Gold_02_3 <- ggplot(Thou_02, aes(x=GDP, y=MedalsCount))+
geom_point()+
labs(x = "GDP per capita\n(in thousands)", y="Number of Gold Medals", color="", fill="MedalsCount")+
ylim(0,15)
Gold_02_3
Similarly to the 1998 data, after revising Figure 10, to remove the country labels/axis, it becomes much more clear that there is a relationship, although again this relationship does not seem strong based on the data used between GDP per capita and the number of gold medals a country won in the 2002 Winter Olympics.

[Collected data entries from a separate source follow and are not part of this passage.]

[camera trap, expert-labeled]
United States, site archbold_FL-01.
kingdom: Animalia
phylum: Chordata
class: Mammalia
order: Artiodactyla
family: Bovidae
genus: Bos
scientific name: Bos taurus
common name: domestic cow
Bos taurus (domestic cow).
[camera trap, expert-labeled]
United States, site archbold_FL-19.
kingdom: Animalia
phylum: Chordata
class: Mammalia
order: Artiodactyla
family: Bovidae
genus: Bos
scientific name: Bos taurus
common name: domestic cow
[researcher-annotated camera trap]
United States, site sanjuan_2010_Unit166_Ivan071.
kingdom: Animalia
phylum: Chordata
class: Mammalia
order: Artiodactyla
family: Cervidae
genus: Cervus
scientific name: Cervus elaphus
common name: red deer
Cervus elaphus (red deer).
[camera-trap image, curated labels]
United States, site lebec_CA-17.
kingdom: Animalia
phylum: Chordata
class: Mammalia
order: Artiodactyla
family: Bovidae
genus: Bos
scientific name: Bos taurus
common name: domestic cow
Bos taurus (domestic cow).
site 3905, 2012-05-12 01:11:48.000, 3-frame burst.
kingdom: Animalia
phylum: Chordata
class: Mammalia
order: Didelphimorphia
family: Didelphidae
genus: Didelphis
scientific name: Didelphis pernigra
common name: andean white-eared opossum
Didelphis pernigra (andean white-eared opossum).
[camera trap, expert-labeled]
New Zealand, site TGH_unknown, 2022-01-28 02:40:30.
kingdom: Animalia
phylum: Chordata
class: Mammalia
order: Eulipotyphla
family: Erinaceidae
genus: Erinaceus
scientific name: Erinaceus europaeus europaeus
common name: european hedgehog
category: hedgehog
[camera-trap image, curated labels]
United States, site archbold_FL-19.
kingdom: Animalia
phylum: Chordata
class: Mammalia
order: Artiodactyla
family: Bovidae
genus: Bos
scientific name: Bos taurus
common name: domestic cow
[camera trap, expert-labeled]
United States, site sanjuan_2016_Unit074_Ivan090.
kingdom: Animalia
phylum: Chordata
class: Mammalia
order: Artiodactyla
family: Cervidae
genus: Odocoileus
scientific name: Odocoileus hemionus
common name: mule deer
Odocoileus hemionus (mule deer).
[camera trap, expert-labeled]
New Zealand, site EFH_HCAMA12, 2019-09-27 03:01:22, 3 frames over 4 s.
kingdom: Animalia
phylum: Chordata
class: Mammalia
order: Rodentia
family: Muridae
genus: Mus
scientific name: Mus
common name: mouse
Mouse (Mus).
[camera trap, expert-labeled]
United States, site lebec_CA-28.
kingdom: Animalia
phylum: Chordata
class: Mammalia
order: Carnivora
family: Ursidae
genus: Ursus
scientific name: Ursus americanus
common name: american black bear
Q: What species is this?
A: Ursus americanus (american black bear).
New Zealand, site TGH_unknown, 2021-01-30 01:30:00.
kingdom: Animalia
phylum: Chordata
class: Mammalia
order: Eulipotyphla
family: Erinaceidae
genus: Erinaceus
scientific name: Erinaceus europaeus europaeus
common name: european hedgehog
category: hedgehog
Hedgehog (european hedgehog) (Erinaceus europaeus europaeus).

Overall, the conclusion for looking at GDP per capita and the number of gold medals a country received for the Winter Olympics for 1998, 2002, and 2014 was inconclusive. If we had to use just the data explored in this assignment it indicates there is not a strong relationship between country GDP per capita and the number of gold medals a country takes home in the Winter Olympics. As always, it would be ideal to have more data for more years to look at the long-term trends to see if there is ever a relationship between these two variables. Additionally, maybe keeping all medals and not just gold would help develop the broader picture of if GDP per capita can be an indicator of winning countries in the Winter Olympics. There is likely another variable that may be able to tell a better story about what drives a country’s success in the Winter Olympic games, perhaps climate or geographic location would be of interest to see if athletes from countries with colder climates would outperform athletes from countries with warmer climates.
Even after revisions, my prior conclusion above remains.